Quel protocole mets-tu en place pour les portraits ? Et pour ce projet en particulier ?

Comme dans toutes mes démarches, j’établis un rapport horizontal avec les interprètes qui sont de véritables collaborateur.ice.s, dans le sens où je me mets en jeu avec elles et eux à partir de principes simples comme celui de questions et réponses. L’idée est de solliciter et de passer par la parole pour en connaître davantage sur l’autre. Puis il y a des propositions physiques, ce qu’on a envie de voir dans le corps de l’autre ou des autres, ce qui peut se formuler par : faire le portrait performatif d’un des membres de sa propre famille, comme une sorte d’hommage, ou une danse de la mort ou re-convoquer son premier souvenir de danse, qui n’est pas nécessairement un souvenir dansé, etc… l’interprétation de ces indications est très ouverte. Tout le monde se fait travailler mutuellement. Ce procédé génère beaucoup d’improvisations qui engendrent de la matière. Une autre consigne que nous avons utilisée dans le processus de création de De Françoise à Alice, était de prendre cinq minutes pour choisir une musique, proposer un type de spatialisation et un type de rapport entre les deux autres. Il s’agit de créer des états de corps, sans jugement, de laisser libre cours à l’imaginaire, au présent, à la possibilité de se tromper et surtout de se rendre compte qu’on ne peut pas se tromper. Pour De Françoise à Alice, la question du handicap était centrale mais pas exclusive. Il était important de le nommer sans stigmatiser et éviter de dire que c’est uniquement le handicap qui définit une personne. Le duo a failli s’appeler «perfect day» ou «un jour parfait», en référence à ce que Françoise dit dans la pièce et à la chanson de Lou Reed, mais Alice n’aimait pas ce titre. En même temps, le prénom des interprètes apparaît presque toujours dans le titre des portraits chorégraphiques que je signe, solo ou duo. Donc, dans la continuité et en cohérence avec les autres pièces, nous sommes arrivé.e.s à De Françoise à Alice.
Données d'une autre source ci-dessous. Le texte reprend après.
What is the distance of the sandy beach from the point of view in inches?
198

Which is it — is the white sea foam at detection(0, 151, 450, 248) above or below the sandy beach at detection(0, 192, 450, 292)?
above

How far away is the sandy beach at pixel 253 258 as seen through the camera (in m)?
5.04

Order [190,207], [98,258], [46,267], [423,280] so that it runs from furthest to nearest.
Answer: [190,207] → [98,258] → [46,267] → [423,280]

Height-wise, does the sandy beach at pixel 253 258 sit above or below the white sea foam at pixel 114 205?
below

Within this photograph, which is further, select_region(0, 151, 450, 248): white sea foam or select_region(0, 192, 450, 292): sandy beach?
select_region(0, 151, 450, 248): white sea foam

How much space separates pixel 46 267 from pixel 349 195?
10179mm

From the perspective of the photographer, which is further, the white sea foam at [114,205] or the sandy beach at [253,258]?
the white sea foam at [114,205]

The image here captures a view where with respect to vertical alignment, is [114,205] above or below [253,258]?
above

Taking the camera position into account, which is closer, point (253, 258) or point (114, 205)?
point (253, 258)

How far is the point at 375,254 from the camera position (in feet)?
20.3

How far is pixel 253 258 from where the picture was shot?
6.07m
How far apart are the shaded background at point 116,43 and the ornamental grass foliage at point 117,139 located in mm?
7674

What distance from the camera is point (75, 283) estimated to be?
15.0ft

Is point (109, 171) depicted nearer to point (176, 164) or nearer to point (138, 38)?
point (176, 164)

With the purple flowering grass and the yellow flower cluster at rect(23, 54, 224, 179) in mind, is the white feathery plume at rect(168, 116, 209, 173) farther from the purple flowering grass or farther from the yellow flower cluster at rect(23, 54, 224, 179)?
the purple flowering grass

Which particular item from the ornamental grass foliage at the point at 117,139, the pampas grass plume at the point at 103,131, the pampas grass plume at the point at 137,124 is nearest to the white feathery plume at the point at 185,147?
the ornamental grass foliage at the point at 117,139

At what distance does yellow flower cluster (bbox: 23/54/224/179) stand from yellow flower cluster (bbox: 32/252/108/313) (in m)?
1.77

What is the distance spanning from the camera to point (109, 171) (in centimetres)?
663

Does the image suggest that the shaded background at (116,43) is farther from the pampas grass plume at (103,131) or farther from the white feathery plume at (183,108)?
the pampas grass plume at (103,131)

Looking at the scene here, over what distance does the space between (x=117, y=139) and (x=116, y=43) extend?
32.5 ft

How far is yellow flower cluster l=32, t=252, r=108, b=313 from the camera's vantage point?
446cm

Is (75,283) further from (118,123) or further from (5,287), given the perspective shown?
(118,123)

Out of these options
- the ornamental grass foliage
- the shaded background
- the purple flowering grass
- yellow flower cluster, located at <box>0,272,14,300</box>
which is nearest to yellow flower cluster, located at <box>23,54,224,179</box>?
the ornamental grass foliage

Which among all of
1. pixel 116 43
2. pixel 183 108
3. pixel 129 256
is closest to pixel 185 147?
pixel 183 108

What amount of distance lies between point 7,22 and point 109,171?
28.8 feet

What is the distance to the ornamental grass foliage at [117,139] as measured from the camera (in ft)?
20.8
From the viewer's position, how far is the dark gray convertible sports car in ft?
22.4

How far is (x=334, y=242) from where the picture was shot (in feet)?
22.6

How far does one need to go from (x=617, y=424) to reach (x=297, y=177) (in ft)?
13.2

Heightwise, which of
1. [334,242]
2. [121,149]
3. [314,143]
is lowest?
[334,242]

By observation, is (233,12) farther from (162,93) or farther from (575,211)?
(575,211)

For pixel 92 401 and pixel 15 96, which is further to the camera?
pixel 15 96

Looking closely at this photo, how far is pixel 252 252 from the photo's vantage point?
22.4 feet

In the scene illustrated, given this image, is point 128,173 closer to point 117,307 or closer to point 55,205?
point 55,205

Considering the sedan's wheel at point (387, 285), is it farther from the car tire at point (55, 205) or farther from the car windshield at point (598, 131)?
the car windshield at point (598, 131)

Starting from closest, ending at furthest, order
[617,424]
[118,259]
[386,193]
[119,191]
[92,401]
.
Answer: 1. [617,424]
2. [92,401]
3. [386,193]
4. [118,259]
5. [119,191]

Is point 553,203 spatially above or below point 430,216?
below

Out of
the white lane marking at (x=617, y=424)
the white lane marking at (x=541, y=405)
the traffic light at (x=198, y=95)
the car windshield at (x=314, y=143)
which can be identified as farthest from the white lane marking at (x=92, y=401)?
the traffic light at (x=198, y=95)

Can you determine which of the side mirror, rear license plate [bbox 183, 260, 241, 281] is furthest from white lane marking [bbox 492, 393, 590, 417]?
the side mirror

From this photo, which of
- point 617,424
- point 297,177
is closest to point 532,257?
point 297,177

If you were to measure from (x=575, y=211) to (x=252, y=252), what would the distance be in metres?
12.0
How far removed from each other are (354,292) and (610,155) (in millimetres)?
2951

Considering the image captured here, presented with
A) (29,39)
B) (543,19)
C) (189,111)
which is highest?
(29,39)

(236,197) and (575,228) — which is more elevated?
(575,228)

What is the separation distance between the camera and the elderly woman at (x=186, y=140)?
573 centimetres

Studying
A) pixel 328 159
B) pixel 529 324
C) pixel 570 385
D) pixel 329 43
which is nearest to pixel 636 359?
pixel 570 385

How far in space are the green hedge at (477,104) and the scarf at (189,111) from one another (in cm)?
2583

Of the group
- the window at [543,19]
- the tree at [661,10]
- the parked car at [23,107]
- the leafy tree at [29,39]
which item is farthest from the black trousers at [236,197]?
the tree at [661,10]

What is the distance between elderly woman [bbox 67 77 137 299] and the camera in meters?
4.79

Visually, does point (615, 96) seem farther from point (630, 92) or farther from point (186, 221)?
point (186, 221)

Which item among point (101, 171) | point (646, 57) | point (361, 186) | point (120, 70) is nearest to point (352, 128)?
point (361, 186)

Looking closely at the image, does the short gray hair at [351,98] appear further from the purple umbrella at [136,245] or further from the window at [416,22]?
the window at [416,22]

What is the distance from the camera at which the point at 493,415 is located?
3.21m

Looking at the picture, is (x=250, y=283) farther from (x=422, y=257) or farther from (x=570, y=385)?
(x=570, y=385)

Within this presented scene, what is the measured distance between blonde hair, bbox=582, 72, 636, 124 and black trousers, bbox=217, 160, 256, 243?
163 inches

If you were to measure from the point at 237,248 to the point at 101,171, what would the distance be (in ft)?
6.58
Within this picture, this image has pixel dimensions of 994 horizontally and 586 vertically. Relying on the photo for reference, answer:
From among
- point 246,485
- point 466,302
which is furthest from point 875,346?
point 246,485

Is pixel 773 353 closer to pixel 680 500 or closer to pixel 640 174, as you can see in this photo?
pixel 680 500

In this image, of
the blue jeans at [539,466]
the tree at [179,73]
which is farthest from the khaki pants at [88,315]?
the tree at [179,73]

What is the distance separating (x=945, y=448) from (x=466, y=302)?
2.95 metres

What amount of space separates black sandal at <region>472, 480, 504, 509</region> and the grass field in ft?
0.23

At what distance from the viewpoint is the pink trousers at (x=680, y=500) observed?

Que représentent les prépositions DE et À dans le titre de la pièce ? De quelle passation s’agit-il ? 

C’est un titre que nous avons beaucoup questionné avec Françoise et Alice, et les personnes avec lesquelles je travaille au sein de la compagnie. Françoise était gênée par le manque de réciprocité qui pourrait être sous-jacent. Ce que je comprends, car Françoise m’a souvent rapporté sans fausse modestie qu’Alice lui a apporté et lui apporte autant que l’inverse, mais on ne peut pas résumer la complexité d’une pièce et encore moins d’une relation entre deux êtres dans un seul titre. Pour moi, ce qui est évoqué dans les deux prépositions, ce sont les notions de filiation, d’un chemin, ou encore l’histoire de l’une vers l’autre. Puis on s’est rendu compte que cette forme de transmission révèle aussi la construction de la pièce puisque Françoise est très présente dans la première moitié du duo alors qu’Alice s’émancipe et prend beaucoup d’autonomie dans la deuxième partie. Ce n’est pas aussi franc que ça mais ce mouvement existe. Tout a trouvé sa justesse et sa temporalité avec une précision étonnante, même sur certains passages qui peuvent être moins contrôlés ou mesurés. Le moment du massage de l’une sur l’autre au début de la pièce reprend presque exactement à la moitié mais de manière inversée, cette bascule n’était pas du tout préméditée. La logique de notre construction amène à une forme de passation, de changement d’attention que l’une peut avoir sur l’autre.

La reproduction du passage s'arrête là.